◆ **Activity**
Transcribe word for word the section of the records below that opens with the line containing "Selena Gomez Is The Best" and closes with the line containing "shell-scripting-cover-small"; drop every picture.

Caption-style text data:
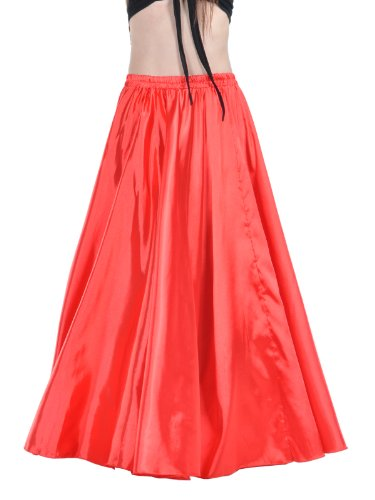 Dance Fairy Red Satin Long Skirt Hot Belly Dance Swing Satin Skirt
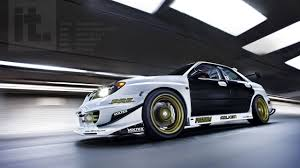 stancenation wallpaper subaru tuner wallpapers group 55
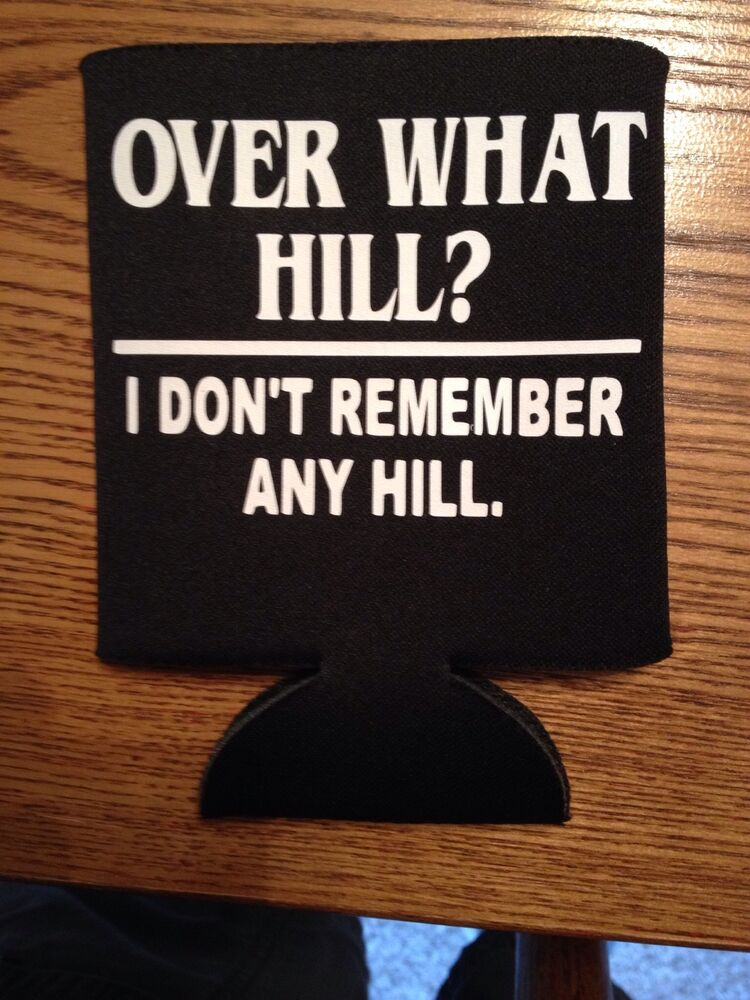 Funny Hill
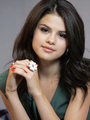 Selena Gomez Is The Best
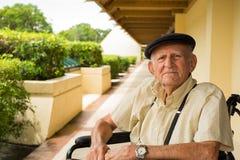 Homme plus âgé Photos libres de droits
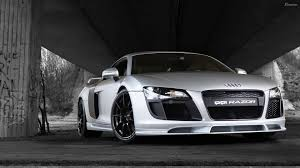 audi r8 wallpaper matte black audi r8 razor wallpapers 54 wallpapers u2013 hd wallpapers
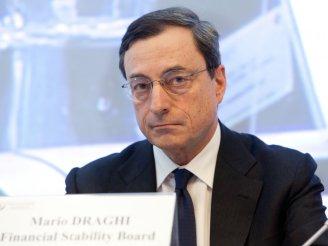 La cronaca minuto per minuto del discorso del presidente della Bce Mario Draghi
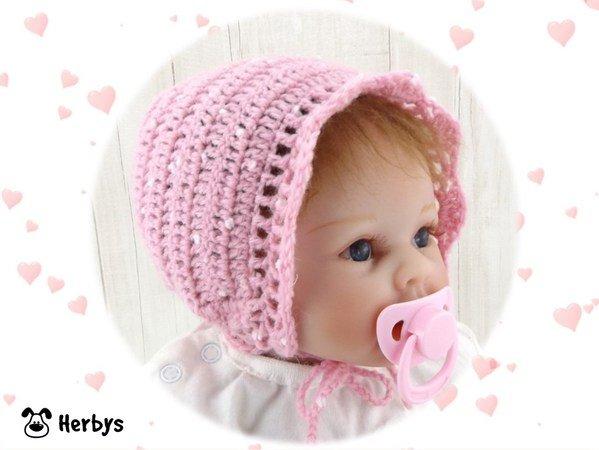 Babymütze Häkeln 2 4 Monate 5 7 Monate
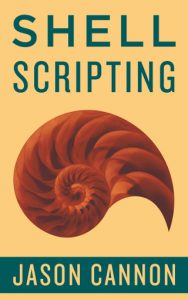 shell-scripting-cover-small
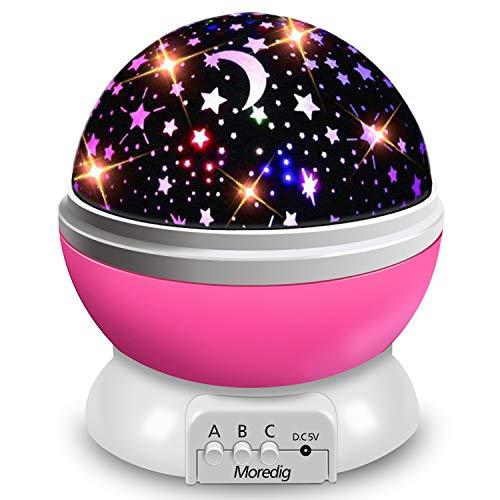 Moredig - lampada stelle proiettore, 360 Gradi Rotazione Proiettore Stelle con 8 Modalità Romantica...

◆ **Exercise response**
 Selena Gomez Is The Best
 Homme plus âgé Photos libres de droits
 audi r8 wallpaper matte black audi r8 razor wallpapers 54 wallpapers u2013 hd wallpapers
 La cronaca minuto per minuto del discorso del presidente della Bce Mario Draghi
 Babymütze Häkeln 2 4 Monate 5 7 Monate
 shell-scripting-cover-small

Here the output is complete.